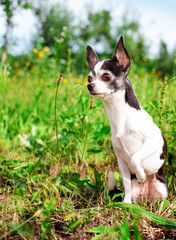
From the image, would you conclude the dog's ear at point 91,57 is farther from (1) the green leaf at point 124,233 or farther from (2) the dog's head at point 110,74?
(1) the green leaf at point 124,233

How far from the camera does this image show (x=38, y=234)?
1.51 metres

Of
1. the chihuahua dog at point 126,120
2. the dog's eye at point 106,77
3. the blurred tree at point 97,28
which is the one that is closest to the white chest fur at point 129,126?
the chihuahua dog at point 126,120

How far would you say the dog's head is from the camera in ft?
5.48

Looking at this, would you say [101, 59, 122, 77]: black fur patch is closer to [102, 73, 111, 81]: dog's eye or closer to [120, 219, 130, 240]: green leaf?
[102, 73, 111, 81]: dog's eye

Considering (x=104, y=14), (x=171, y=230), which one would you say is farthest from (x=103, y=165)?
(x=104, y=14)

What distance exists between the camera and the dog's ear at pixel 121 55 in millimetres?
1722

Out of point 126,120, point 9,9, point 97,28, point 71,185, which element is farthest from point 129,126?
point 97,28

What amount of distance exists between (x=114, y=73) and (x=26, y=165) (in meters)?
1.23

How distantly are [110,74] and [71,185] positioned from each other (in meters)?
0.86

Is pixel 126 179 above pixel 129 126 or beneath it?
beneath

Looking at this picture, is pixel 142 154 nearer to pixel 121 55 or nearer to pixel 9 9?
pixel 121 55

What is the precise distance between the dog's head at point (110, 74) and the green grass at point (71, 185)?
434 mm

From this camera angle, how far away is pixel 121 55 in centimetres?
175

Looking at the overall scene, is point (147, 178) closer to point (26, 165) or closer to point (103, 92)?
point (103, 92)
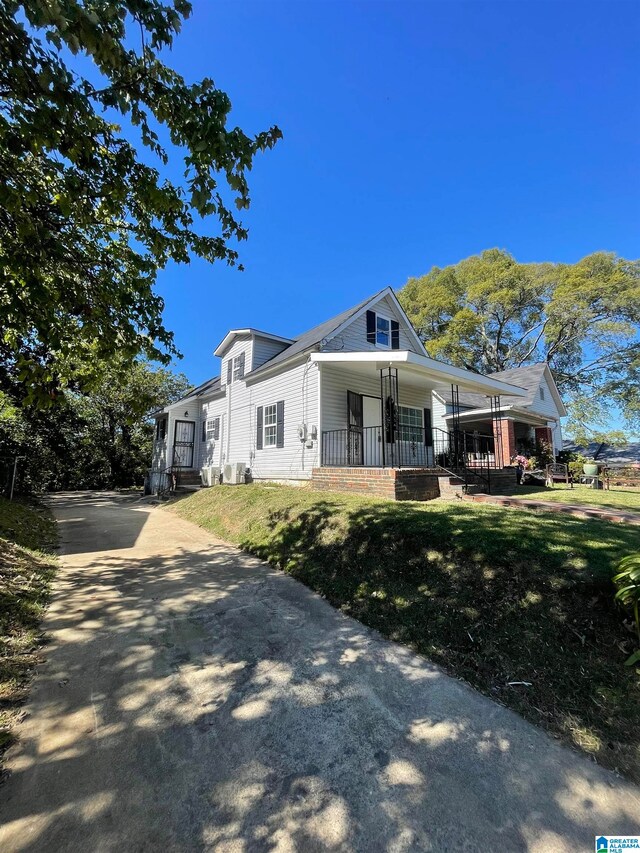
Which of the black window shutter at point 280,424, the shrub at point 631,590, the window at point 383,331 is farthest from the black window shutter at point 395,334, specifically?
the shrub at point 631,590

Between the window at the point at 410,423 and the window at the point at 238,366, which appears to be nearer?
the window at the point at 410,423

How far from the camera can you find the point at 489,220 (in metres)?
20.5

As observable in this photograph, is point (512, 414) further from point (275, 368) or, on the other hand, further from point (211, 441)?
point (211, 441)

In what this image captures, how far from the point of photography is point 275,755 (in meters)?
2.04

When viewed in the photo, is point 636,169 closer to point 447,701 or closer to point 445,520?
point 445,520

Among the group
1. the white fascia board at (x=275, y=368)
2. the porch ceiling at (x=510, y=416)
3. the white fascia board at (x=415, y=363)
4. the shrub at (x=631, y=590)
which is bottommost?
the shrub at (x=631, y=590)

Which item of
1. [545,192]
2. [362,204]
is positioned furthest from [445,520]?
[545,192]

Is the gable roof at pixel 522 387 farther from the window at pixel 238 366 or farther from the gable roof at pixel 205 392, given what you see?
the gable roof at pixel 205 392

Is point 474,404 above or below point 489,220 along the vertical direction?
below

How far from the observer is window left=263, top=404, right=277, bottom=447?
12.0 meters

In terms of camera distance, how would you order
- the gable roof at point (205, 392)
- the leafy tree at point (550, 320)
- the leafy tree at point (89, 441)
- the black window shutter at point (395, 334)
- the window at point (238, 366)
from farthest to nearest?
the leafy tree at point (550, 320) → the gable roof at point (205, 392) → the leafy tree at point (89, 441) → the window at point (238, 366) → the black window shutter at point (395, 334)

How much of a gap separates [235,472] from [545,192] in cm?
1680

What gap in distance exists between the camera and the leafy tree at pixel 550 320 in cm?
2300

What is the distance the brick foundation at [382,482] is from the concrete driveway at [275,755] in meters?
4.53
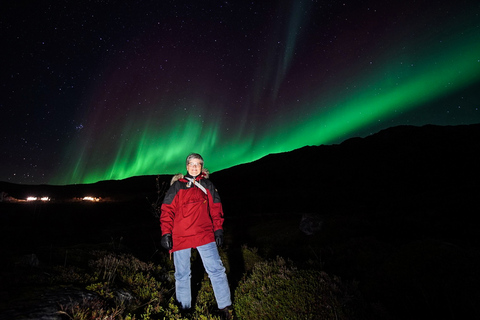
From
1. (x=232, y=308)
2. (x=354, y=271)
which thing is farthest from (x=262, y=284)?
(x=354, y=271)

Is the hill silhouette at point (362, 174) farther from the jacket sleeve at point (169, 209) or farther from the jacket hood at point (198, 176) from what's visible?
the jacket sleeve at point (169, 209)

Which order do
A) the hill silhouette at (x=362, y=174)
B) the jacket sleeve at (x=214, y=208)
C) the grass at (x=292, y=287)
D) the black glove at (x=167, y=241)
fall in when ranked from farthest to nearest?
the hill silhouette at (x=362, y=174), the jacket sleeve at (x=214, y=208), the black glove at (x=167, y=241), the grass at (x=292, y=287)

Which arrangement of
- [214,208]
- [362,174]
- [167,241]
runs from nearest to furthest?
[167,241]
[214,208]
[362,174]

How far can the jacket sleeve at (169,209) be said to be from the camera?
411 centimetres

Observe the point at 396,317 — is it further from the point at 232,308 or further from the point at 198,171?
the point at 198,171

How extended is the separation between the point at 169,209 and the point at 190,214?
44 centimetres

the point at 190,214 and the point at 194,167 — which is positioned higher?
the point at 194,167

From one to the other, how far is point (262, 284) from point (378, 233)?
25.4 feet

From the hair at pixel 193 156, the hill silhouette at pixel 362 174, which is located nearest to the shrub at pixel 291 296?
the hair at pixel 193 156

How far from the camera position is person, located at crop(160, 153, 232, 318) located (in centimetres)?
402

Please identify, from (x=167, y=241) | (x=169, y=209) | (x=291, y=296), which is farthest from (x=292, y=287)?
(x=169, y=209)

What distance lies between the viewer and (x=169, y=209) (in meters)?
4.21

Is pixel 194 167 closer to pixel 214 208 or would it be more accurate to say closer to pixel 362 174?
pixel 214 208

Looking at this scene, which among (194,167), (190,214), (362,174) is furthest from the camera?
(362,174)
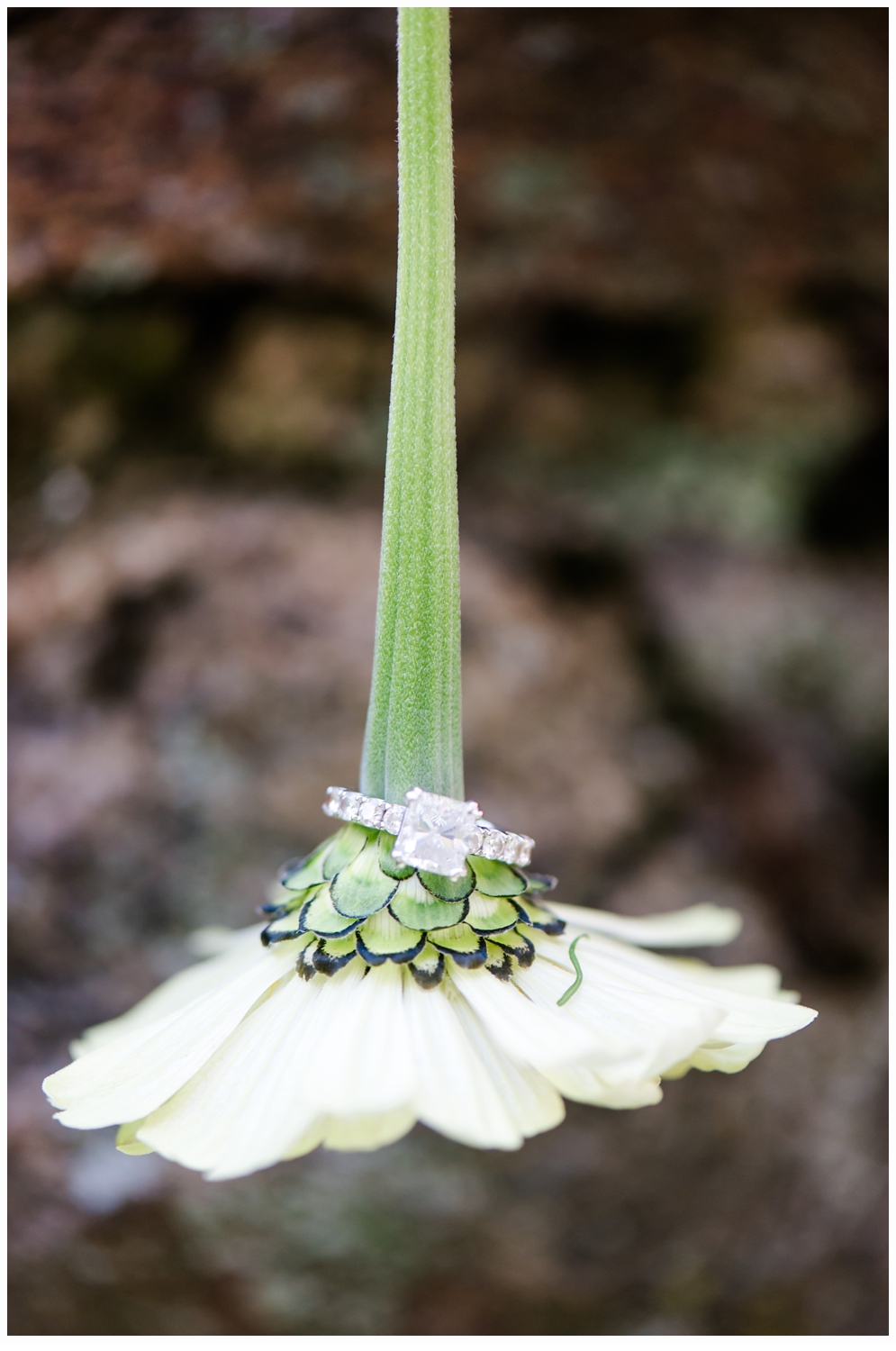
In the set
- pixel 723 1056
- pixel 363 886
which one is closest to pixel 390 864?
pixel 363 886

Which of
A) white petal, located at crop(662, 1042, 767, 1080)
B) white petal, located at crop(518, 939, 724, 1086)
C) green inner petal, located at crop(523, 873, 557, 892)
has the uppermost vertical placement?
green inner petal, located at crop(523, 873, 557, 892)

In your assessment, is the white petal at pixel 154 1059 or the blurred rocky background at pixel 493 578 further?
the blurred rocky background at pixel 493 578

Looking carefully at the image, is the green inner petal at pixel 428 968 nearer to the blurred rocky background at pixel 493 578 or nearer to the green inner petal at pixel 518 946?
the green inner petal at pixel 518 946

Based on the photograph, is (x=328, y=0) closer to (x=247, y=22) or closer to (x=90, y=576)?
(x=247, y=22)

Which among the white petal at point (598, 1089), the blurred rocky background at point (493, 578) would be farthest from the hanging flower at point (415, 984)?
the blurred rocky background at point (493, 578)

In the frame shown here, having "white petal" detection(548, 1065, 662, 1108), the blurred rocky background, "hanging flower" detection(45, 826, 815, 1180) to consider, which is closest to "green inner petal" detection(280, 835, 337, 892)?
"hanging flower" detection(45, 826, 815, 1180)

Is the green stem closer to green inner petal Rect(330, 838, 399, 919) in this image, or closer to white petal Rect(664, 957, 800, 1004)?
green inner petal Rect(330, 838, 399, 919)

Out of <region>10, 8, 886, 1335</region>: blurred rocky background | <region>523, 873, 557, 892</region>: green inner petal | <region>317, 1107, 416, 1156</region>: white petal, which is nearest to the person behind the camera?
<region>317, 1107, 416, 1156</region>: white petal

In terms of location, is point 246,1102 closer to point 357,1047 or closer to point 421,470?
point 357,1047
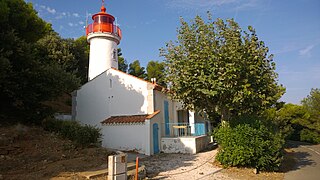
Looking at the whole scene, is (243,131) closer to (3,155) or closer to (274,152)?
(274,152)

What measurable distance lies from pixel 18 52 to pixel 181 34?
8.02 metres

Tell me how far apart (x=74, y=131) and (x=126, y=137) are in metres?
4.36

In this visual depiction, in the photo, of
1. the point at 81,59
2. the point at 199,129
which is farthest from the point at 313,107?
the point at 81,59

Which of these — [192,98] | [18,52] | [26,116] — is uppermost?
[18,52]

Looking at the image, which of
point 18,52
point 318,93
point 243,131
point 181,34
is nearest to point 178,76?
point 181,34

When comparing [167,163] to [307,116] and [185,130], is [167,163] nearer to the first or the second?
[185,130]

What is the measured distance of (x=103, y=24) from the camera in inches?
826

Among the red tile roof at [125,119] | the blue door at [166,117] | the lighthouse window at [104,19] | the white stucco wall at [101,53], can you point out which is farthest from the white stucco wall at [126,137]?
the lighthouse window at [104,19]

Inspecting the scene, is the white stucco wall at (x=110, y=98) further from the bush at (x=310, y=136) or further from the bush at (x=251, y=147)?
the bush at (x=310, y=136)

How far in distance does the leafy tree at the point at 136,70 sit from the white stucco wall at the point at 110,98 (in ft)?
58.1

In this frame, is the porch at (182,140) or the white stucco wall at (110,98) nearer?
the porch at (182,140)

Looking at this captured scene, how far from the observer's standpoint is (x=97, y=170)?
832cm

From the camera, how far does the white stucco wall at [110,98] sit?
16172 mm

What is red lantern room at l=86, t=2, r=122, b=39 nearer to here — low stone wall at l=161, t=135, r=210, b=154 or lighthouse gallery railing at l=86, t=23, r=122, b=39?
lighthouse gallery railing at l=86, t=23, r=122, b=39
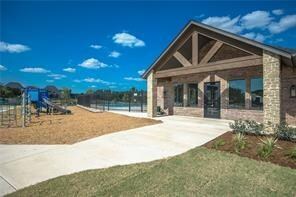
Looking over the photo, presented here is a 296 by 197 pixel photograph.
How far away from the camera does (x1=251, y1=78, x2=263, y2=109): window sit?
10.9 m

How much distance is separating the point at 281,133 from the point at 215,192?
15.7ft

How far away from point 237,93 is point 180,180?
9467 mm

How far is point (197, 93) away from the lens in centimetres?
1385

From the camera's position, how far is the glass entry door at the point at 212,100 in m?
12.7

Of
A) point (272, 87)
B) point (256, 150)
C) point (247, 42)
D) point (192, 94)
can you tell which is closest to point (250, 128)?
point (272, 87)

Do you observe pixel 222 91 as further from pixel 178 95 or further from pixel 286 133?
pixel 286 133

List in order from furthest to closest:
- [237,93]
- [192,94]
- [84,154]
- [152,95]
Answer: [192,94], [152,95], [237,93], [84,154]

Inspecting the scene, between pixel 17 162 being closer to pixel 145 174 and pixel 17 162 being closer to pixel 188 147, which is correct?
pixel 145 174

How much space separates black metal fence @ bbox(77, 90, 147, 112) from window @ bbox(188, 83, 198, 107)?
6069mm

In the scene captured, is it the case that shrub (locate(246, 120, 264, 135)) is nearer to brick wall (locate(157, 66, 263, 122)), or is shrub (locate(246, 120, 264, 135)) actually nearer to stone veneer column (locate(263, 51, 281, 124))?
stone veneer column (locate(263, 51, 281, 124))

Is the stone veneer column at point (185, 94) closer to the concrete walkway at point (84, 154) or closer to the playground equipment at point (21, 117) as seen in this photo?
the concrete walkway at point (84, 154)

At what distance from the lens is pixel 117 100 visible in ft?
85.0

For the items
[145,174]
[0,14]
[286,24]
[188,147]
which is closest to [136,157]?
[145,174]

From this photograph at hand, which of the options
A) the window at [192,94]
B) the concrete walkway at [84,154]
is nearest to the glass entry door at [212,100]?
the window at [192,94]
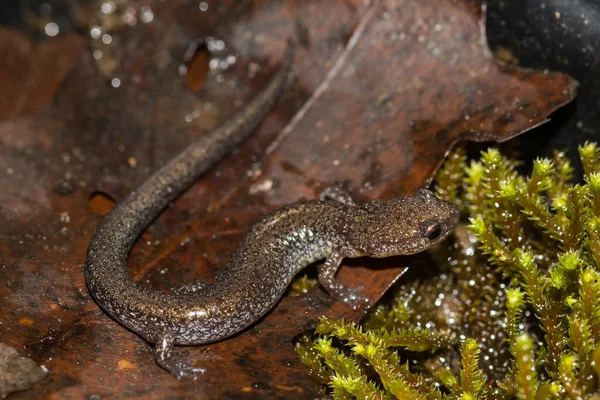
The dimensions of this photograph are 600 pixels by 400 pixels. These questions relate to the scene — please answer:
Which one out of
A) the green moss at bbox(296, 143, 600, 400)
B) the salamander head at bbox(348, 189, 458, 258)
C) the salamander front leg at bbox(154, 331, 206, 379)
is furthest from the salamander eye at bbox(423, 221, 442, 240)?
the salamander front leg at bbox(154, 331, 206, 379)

************

* SHORT EXERCISE
Rewrite everything in the material from the line containing "Out of <region>10, 8, 886, 1335</region>: blurred" down to the line containing "8.02 metres", changing "closer" to "nearer" and keeping all else the same. Leave the pictures out.

* SOLUTION TO THIS PROBLEM
Out of <region>10, 8, 886, 1335</region>: blurred rocky background | <region>523, 873, 557, 892</region>: green inner petal | <region>317, 1107, 416, 1156</region>: white petal, which is nearest to the person behind the camera?
<region>317, 1107, 416, 1156</region>: white petal

In terms of location, is point 246,1102 nearer to point 357,1047 or nearer to point 421,470?
point 357,1047
Looking at the whole scene, is (243,131) nearer to (3,155) or nearer to (274,152)?
(274,152)

What measurable distance lies from pixel 18 52 to pixel 181 34?
8.02 metres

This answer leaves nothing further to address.